The Medicare Payment Advisory Commission (MedPAC) is an independent congressional agency that advises Congress on issues related to the Medicare program, including payment, access to and quality of care. You can learn more about MedPAC here.
Later this week, Thursday, April 6th, MedPAC will vote on a series of draft recommendations affecting Medicare Part B and how it covers and provides access to physician-administered medicines. Here are a few things to watch for:1. Changes to Average Sales Price
Medicare Part B covers a subset of prescription medicines used by patients with serious and complex conditions who currently have few or no other treatment options. The current Medicare Part B payment methodology – Average Sales Price (ASP) – is an effective, market-based pricing mechanism that successfully balances patient access with controlling costs, as demonstrated by the fact that spending on Part B medicines represents a small and stable share of overall Medicare Part B spending and provides significant value to patients. In the current system, the add-on fee covers purchasing variability based on location, size of practice and also helps cover other overhead costs and ongoing patient monitoring for providers who administer Part B drugs. Reducing the add-on fee could mean that some providers, particularly those in rural or small practices, would be unable to continue providing medicines to their patients. Learn more about how ASP works here and here.2. Consolidated billing codes
A draft recommendation to “consolidate billing” for biologic products would allow the government to blend coding and payment for all innovator biologics and their biosimilars. This proposal creates concerns about using clinically appropriate treatments for patients, patient safety and incentives for competition.
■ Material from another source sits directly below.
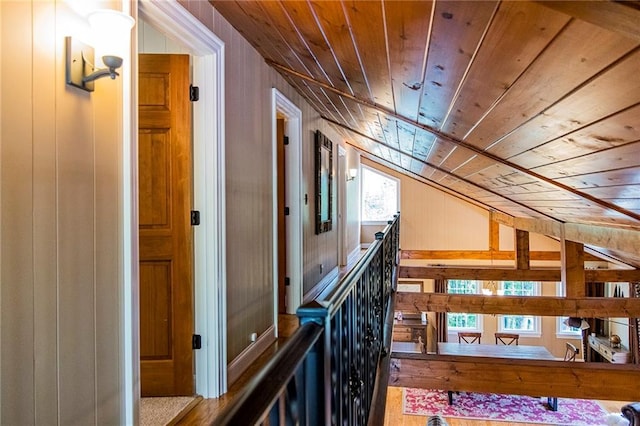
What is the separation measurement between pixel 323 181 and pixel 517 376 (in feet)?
9.94

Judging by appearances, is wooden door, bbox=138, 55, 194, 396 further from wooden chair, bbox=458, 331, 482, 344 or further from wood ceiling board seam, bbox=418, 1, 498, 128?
wooden chair, bbox=458, 331, 482, 344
These blended coding proposals could have more harmful consequences for patients down the road and could hurt the competitive market for Part B medicines. Learn more about billing and coding for biologics in Part B here.3. ASP rebates
Another draft recommendation would require manufacturers to pay a rebate to the Centers for Medicare & Medicaid Services (CMS) if a product’s ASP grew faster than an inflation benchmark – a form of government price controls. ASP is a market-based price and so it can fluctuate overtime depending on the discounts that are being negotiated in the private market. Applying government price controls in Part B in the form of a manufacturer rebate could stifle innovation in products that are used to treat diseases that disproportionately affect the elderly, resulting in reduced therapeutic options for patients.4. Changes to drug purchasing program
A draft recommendation called the “drug value program” includes redesigning and restarting Medicare Part B’s competitive acquisition program, which failed in the past. Unfortunately, the redesigned “drug value program” would include government price controls and establish a binding arbitration process for new drugs. While this program is often described as making Part B more competitive, government price setting would in fact do the opposite. The new program could also restrict patient access through new tools such as formularies and prior authorization. These changes ignore the competitive forces at work in the current Part B market to control costs. The ASP mechanism has been successful at moderating price growth over time, and even CMS has noted multiple competitive factors are at work to keep prices stable. Learn more about Part B spending here.
These proposed changes to Medicare Part B could have a detrimental impact on access for patients who rely on Part B therapies. Keep an eye on MedPAC activity later this week to see what happens with these draft recommendations.